O próximo premiê prometeu retomar as conversas com os palestinos tão cedo assuma funções e assegurou que sua administração será “um sócio para a paz”, ainda que tanto ele como a maioria de seus aliados recusam devolver territórios ocupados.

“A paz é uma meta comum e perdurável para todos os israelenses, inclusive para mim. Isso significa que negociarei com a Autoridade Nacional Palestina (ANP) para a paz”, assinalou Netanyahu para transmitir tranqüilidade a Estados Unidos e à União Européia.

Pediu aos palestinos entender que têm em seu executivo a “um sócio para a paz, para a segurança e para o desenvolvimento rápido da economia palestina”.

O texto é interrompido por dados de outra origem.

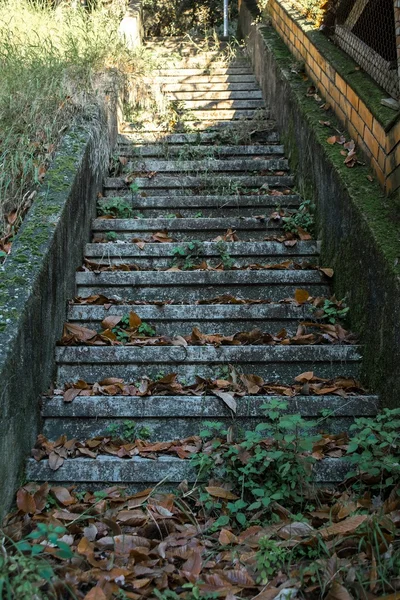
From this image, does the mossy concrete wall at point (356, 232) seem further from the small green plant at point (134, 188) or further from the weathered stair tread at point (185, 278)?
the small green plant at point (134, 188)

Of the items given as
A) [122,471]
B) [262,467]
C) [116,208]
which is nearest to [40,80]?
[116,208]

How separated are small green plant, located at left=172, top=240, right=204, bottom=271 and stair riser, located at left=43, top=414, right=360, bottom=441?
1618mm

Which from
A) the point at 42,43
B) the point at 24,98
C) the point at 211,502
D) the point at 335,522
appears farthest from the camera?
the point at 42,43

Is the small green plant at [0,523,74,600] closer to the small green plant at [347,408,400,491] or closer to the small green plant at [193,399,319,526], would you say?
the small green plant at [193,399,319,526]

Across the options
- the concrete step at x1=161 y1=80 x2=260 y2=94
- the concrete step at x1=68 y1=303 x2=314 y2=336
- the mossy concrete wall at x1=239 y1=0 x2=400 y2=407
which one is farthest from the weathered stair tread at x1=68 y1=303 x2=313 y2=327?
the concrete step at x1=161 y1=80 x2=260 y2=94

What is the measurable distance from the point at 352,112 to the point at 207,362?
7.11ft

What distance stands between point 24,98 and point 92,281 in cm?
182

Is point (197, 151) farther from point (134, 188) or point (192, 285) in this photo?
point (192, 285)

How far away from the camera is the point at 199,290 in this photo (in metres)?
4.62

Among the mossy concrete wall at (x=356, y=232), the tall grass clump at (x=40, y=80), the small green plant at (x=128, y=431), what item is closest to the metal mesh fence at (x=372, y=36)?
the mossy concrete wall at (x=356, y=232)

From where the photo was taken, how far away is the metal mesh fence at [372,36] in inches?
180

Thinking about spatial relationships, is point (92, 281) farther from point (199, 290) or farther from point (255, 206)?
point (255, 206)

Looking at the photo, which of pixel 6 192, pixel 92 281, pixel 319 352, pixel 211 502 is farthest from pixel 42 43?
pixel 211 502

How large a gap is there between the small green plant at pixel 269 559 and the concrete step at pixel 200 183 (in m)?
3.77
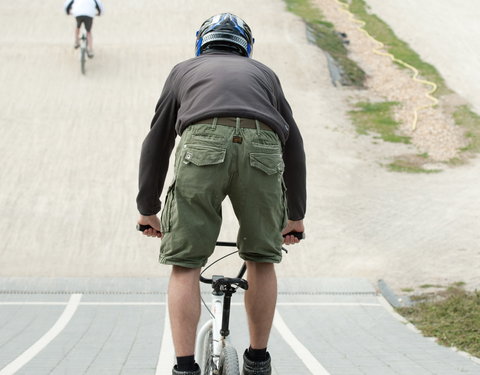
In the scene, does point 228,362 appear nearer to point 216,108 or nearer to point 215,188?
point 215,188

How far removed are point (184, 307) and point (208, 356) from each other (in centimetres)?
41

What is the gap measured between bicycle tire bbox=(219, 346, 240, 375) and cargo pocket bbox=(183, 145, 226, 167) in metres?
0.85

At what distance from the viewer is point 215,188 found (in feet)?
10.6

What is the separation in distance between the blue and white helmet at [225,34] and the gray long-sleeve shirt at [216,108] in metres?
0.07

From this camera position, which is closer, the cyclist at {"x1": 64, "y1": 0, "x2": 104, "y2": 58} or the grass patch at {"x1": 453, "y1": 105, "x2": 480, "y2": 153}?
the grass patch at {"x1": 453, "y1": 105, "x2": 480, "y2": 153}

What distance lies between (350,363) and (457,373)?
0.79 metres

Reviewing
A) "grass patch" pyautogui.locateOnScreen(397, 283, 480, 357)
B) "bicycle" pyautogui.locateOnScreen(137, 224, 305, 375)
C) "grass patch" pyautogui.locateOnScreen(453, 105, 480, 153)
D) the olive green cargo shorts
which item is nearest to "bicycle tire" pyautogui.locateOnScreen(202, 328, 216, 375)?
"bicycle" pyautogui.locateOnScreen(137, 224, 305, 375)

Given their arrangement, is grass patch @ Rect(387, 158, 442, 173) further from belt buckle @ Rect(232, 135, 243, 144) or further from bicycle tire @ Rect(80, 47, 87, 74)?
belt buckle @ Rect(232, 135, 243, 144)

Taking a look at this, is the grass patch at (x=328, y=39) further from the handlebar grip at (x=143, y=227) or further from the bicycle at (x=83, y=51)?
the handlebar grip at (x=143, y=227)

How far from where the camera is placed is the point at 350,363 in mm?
5906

O ultra-direitista Avigdor Lieberman, líder do Yisrael Beiteinu, e o ultra-ortodoxo Eli Yishai, chefe do Shass, junto com Netanyahu, opõem-se à divisão de Jerusalém como capital de um futuro estado palestino independente, o que, em troca, aceita Barak.

Sendo assim, o líder do Likud defende uma “paz econômica” para os palestinos consistente em injetar dinamismo à economia para brindar bem-estar material, mas descarta a criação do estado independente, ainda que disse que não censure “negociações políticas”.

As autoridades da ANP saudaram suas promessas, mas disseram que eles devem ser traduzidas em ações práticas.